Direction 1:
Answer these questions about the passage on Mick Collins and the bar patrons:
(a) In what year was Collins an unperson?
(b) In which James Cagney movie is Collins presented unnamed as a shadow behind a closed and guarded door?
(c) What were artists excused from paying at this bar?

Text provided:
+++++

The ragamuffins in the bar were in an exile from a war they won or better yet two wars they won: The Rising and The Irish Civil war. The picture painted was of Mick Collins, their leader who was a casualty in their Civil War. Collin's former friend and opponent in the Irish Civil war was in power.

In 1947 Collins was an unperson, not spoken of rarely mentioned in books. The Irish in New York said nothing of Collins especially to an outsider. In The James Cagney Movie SHAKE HANDS WITH THE DEVIL Collins is presented unnamed as a shaddow behind a closed and guarded door. (Cagney's father had owned a bar like that depicted in the movie.)

For these ragamuffins to let the artist in on their secret showed how highly they regarded the artist. And for a poor, wretched, uneducated people in that era, the Irish did appreciate art and artists and held them in special esteem exempt from many social rules, here excused from paying the bar tab. The patrons and the barkeep know the artist didn't do a very good job on the painting they commissioned by picking up the artist's supper tab but they politely celebrated it anyway. The artist shrinks away in humiliation.

+++++

Exercise materials:
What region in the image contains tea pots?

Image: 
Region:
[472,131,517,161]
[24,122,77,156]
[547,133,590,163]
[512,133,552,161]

+++++

Direction 2: Rewrite every line of the records above, requests included, and scale each bounding-box coordinate in the answers by 1.85. Round the results to whole numbers, with halves going up.

Final answer 1:
(a) 1947
(b) SHAKE HANDS WITH THE DEVIL
(c) The bar tab

Final answer 2:
What region in the image contains tea pots?

Image: 
Region:
[873,242,956,298]
[44,226,142,289]
[1012,246,1092,302]
[947,246,1021,298]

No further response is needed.